(La Nouvelle République)-Les routes du nord du Togo changent progressivement de visage. D’un chantier à l’autre, les kilomètres de voies s’ajoutent et les localités longtemps enclavées s’ouvrent peu à peu. Depuis plusieurs années, l’État multiplie les projets routiers dans cette partie du pays pour rapprocher les communautés, faciliter les échanges et soutenir le développement local.
À Sotouboua 1, dans la région centrale, la modernisation est en cours. Depuis septembre 2025, 7,7 kilomètres de routes font l’objet de travaux de reprofilage et de drainage. Financé par le Fonds d’appui aux collectivités territoriales (Fact 2025) et la Société autonome de financement de l’entretien routier (Safer), le projet vise à fluidifier la circulation et à préparer la commune à accueillir de futurs aménagements tels que l’éclairage public et un assainissement renforcé.

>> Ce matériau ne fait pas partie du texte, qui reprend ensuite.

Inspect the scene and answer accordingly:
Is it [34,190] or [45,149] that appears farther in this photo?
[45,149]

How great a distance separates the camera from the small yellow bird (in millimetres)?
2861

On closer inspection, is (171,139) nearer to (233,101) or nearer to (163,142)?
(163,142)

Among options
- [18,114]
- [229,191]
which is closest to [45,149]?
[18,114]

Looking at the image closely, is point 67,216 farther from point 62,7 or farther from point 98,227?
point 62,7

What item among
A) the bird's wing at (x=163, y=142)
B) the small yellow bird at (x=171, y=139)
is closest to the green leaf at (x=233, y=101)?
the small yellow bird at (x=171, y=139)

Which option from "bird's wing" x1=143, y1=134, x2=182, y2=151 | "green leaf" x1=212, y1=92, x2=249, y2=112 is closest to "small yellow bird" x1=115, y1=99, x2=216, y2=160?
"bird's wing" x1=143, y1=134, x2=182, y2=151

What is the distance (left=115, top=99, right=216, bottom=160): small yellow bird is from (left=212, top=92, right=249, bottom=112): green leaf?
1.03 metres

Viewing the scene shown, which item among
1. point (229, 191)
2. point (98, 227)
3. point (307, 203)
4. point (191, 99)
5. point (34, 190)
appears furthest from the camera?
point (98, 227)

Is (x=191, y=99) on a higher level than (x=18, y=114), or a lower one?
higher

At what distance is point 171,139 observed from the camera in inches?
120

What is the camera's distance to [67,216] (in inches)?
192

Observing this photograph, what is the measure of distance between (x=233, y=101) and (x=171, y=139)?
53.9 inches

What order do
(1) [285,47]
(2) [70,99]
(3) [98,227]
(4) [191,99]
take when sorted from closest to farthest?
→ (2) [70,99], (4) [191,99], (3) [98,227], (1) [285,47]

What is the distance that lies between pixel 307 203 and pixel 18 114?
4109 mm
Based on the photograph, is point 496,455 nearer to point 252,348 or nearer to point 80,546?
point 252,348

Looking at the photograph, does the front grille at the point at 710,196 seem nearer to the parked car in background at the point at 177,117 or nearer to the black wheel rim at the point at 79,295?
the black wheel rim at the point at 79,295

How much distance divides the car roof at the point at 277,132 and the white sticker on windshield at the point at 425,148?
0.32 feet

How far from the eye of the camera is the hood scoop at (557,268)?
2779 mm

La région de la Kara bénéficie également d’une attention particulière. En 2024, plus de 550 kilomètres de routes nationales y ont été entretenus, contribuant à un total de 2 384 kilomètres de voies modernisées sur l’ensemble du pays. Cette dynamique souligne l’importance stratégique de la région dans la politique nationale de modernisation et d’entretien du réseau routier.
Pour soutenir cette évolution, les partenaires techniques et financiers interviennent activement. La Banque ouest-africaine de développement (BOAD) a approuvé un décaissement de 30 milliards de francs CFA pour aménager et bitumer la route Tchaasémondè-Gandé-Agbang, au nord-est du pays. Cette infrastructure vise à désenclaver la région, fluidifier les échanges et renforcer les liens avec le Bénin voisin, tout en ouvrant de nouvelles opportunités économiques.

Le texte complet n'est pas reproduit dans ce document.